Beckwith-Wiedemann syndrome (BWS) is a congenital stem cell disorder characterized by a defective developmental program that results in enlarged organs and the spontaneous incidence of childhood tumors. This disease is associated with aberrant expression of several growth regulatory genes, including silencing of β2-spectrin (β2SP, encoded by SPTBN1), a scaffolding protein for the SMAD3/4 tumor suppressors that signal downstream of TGF-β. While deregulation of TGF-β-mediated SMAD3/4 signaling is a validated contributor in certain cancers, it is unclear whether this pathway is responsible for driving BWS. Jian Chen and colleagues at the MD Anderson Cancer Center generated mice that are heterozygous for loss of both Sptbn1 and Smad3 (Sptbn1+/- Smad3+/-) and found that this model phenocopies BWS, including increased tumor incidence.
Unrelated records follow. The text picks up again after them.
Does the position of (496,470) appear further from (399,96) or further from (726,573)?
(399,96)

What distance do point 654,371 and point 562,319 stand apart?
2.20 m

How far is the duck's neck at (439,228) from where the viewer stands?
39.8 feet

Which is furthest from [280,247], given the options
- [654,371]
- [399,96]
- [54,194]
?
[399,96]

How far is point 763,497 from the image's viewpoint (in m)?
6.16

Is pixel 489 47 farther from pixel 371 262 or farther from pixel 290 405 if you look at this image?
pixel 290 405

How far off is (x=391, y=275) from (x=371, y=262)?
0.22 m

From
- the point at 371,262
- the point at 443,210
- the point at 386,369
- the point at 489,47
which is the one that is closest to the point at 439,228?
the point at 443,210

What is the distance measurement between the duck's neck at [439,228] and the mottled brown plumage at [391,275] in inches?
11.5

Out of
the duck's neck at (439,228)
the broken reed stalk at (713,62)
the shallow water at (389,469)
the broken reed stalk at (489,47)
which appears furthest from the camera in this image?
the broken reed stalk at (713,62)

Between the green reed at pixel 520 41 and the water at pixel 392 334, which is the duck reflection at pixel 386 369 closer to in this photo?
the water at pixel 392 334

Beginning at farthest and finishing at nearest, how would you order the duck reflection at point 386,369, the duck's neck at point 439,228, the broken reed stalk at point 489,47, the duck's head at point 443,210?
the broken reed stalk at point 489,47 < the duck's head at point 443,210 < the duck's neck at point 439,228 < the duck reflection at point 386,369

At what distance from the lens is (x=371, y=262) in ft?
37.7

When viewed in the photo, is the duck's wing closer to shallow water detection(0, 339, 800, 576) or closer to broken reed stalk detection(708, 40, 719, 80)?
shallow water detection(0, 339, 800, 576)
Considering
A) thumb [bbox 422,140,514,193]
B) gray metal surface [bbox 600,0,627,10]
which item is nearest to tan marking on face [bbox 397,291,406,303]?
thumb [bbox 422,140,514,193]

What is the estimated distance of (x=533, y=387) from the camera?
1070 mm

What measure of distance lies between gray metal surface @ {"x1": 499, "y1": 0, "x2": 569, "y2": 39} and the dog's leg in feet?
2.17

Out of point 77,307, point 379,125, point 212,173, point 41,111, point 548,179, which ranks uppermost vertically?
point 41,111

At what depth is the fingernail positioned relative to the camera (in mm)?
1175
Loss of both of these genes often occurs simultaneously in several human cancers, and whole transcriptome sequencing of both Sptbn1+/- Smad3+/- mouse embryonic fibroblasts (MEFs) and human BWS cells revealed downregulation of TGF-β signaling and upregulation of several cytokines and growth factors implicated in oncogenesis. Stimulation with TGF-β, shRNA-mediated suppression of β2SP, or pharmacologic inhibition of the TGF-β receptor in both human cell lines and BWS patient-derived cells revealed that β2SP and SMAD3 interact in a TGF-β-dependent manner and translocate to the nucleus where they bind to chromatin. Levels of CTCF, which binds 5’-CCCTC-3’ motifs in chromatin and prohibits transcription, were substantially reduced upon disruption of the TGF-β/β2SP/SMAD3 pathway. In hepatocytes, loss of CTCF expression derepressed TERT and MYC expression, both of which are known to contribute to unrestrained cell growth. Additionally, dysfunctional β2SP/SMAD3/CTCF signaling in MEFs and human BWS cell lines resulted in upregulation of many stem cell-associated genes, likely accounting for the increased tumorigenic potential of these cells. Overall, this study provides increased mechanistic insight into the genetic aberrations driving BWS and spontaneous tumor development. The accompanying image compares immunohistochemical staining of liver tissue from WT mice (top left) and mice with heterozygous for deletion of Sptbn1 (top right), Smad3 (bottom left), or both (Sptbn1-/+ Smad3-/+, bottom right), and reveals that mice heterozygous for one or both of these genes exhibit decreased expression of CTCF (brown).

 

Published January 19, 2016, by Nicole M. Baker

Scientific Show StopperStem cells

Related articles

TGF-β/β2-spectrin/CTCF-regulated tumor suppression in human stem cell disorder Beckwith-Wiedemann syndrome
Jian Chen, … , Hidekazu Tsukamoto, Lopa Mishra
Jian Chen, … , Hidekazu Tsukamoto, Lopa Mishra
Published February 1, 2016; First published January 19, 2016
Citation Information: J Clin Invest. 2016;126(2):527-542. https://doi.org/10.1172/JCI80937.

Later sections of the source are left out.